Our destination, the Hotel Yes Please, was a no-star dive located partway down a cobbled street missing half its cobbles. A stone’s throw from Howrah station, the area was popular with native travellers of limited means needing a place to stay, and the street was dotted with lodging houses and dubious-looking eateries. From outside, the Yes Please looked a cut above the others, which is to say that it had a pot plant beside the door
and a sign above it that was still legible.
Leaving the Wolseley parked some way down the street, Surrender-not and I headed for the entrance. The air stank with the God-awful smell of ammonia and dung that indicated a tannery was located not far upwind. A number of Chinamen sat on the veranda of the building opposite, engrossed in that oriental version of dominoes that seems to fascinate them. Their presence confirmed what my nostrils had suggested. In Calcutta, where there was a tannery, there were Chinamen. They had a virtual monopoly in the city’s leather trade, since the locals, Hindus in the main, would have nothing to do with the slaughter of cows, and their Mohammedan neighbours weren’t overly keen either.
We crossed over the open sewer by way of a strategically placed slab, then up a short flight of stairs into the dimly lit lobby. At one end, behind a metal grille, sat a plump, middle-aged woman. Beside her, a reed-thin joss stick in a metal holder released a stream of incense which battled in vain against the stench from outside.
She looked up – a moon face with the slightly oriental features that many Bengalis seemed to possess. Her dark eyes were tinged with kohl and in the centre of her forehead sat a red dot the size of a ha’penny.
‘Mrs Mitter?’ I enquired.
Her face lit up. ‘Yes. You received my message?’
‘You have information as to the whereabouts of the man we’re looking for?’
‘Hã.’ She nodded. ‘He is lodging here for last two-three days. Here for the Rath Yatra, or so he said. Odd no?
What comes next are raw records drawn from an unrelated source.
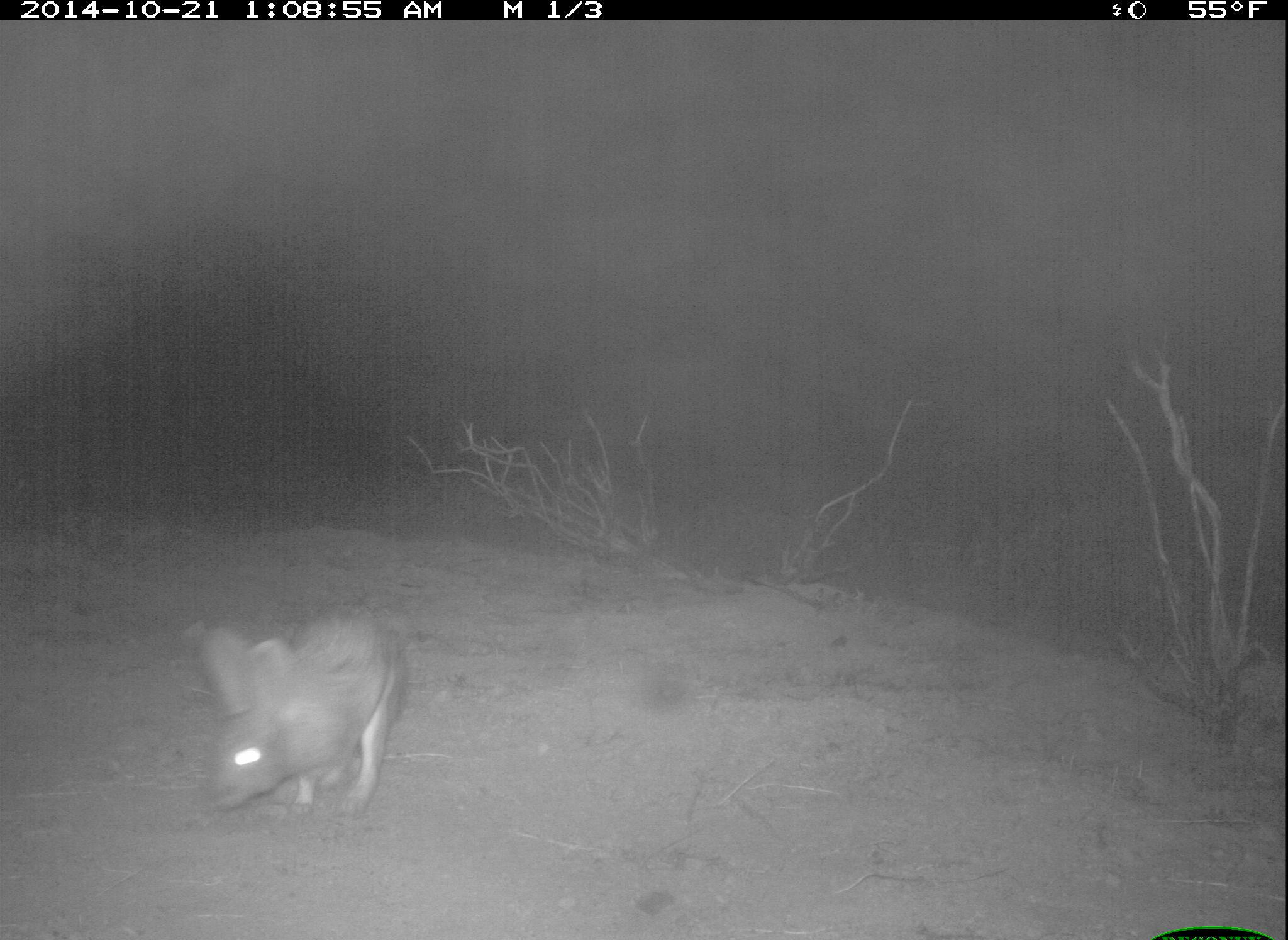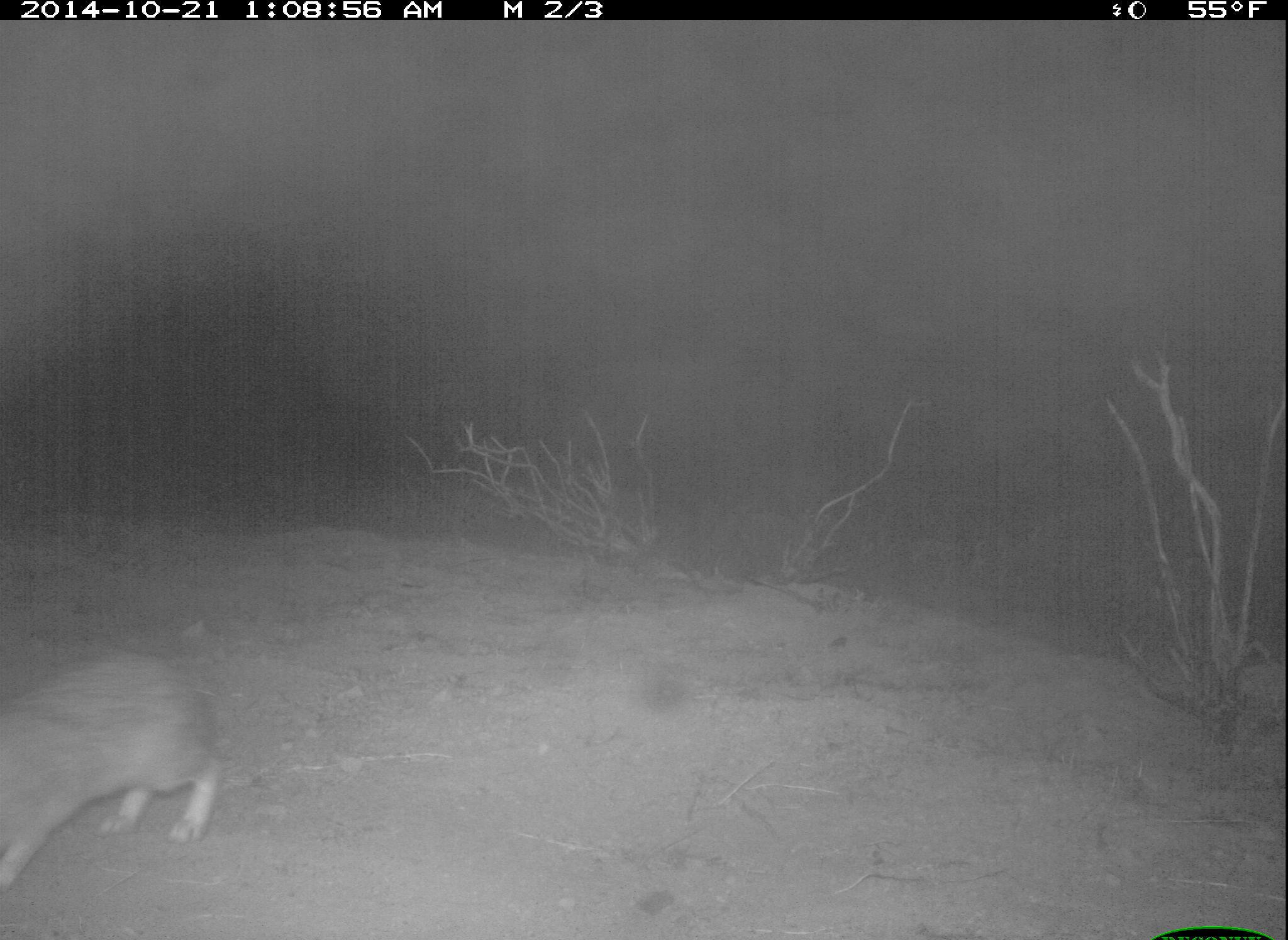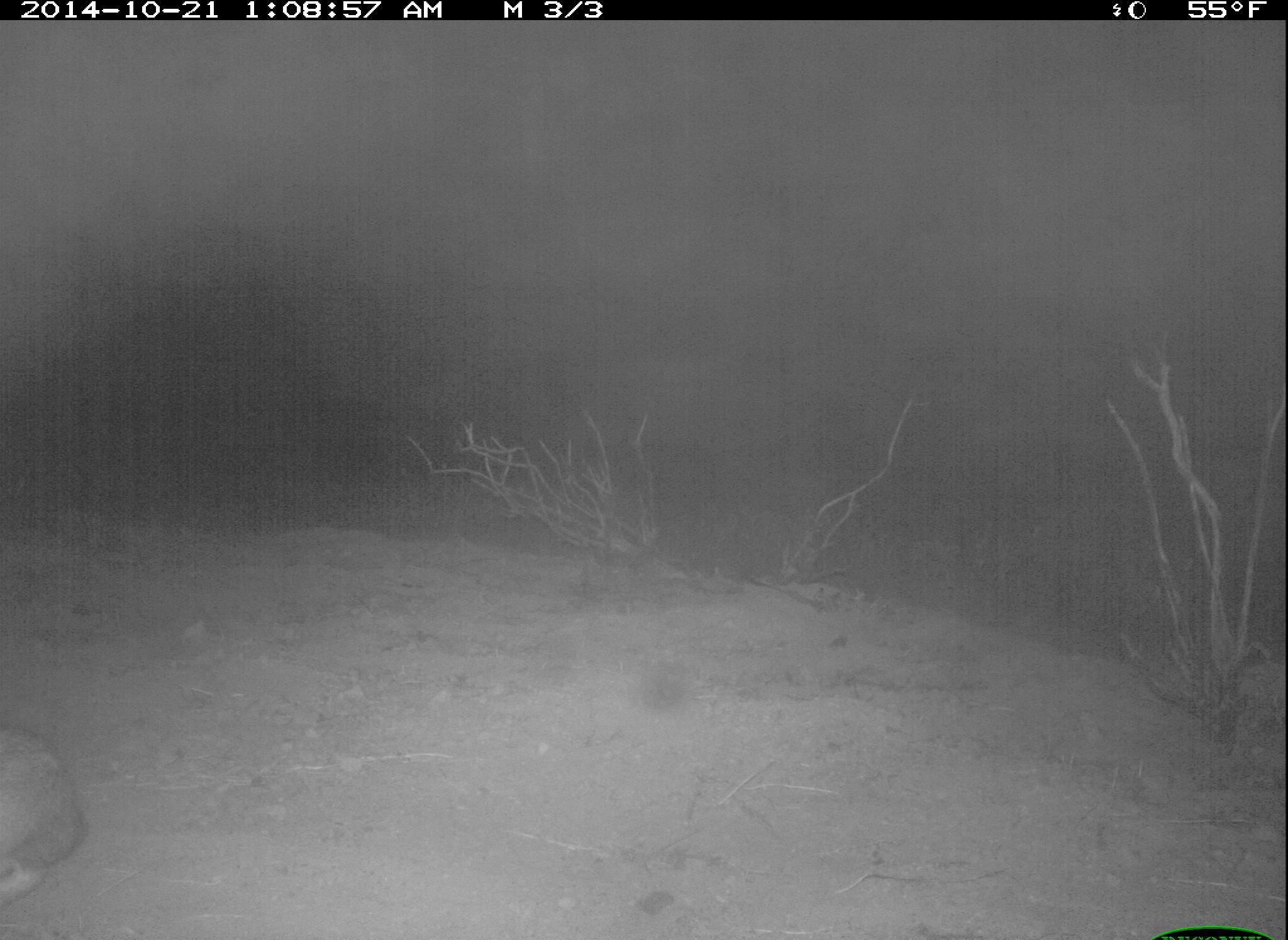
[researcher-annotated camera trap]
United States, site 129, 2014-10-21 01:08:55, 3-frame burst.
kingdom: Animalia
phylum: Chordata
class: Mammalia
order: Lagomorpha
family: Leporidae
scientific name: Leporidae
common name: rabbits and hares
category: rabbit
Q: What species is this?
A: Rabbit (rabbits and hares) (Leporidae).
Why come to Calcutta for Rath Yatra when real temple to Lord Jagannath is in Puri?’
‘You’re sure it’s him?’
‘Most sure,’ she snorted. ‘Though sketch in the paper was hardly work of art. You maybe should get Asit Haldar or one of the Tagores to do next one.’
‘When did you see him last?’
‘This morning only. When he returned from taking breakfast.’ She brandished a native newspaper. ‘I had paper open to page with his picture when he passed on way to his room.’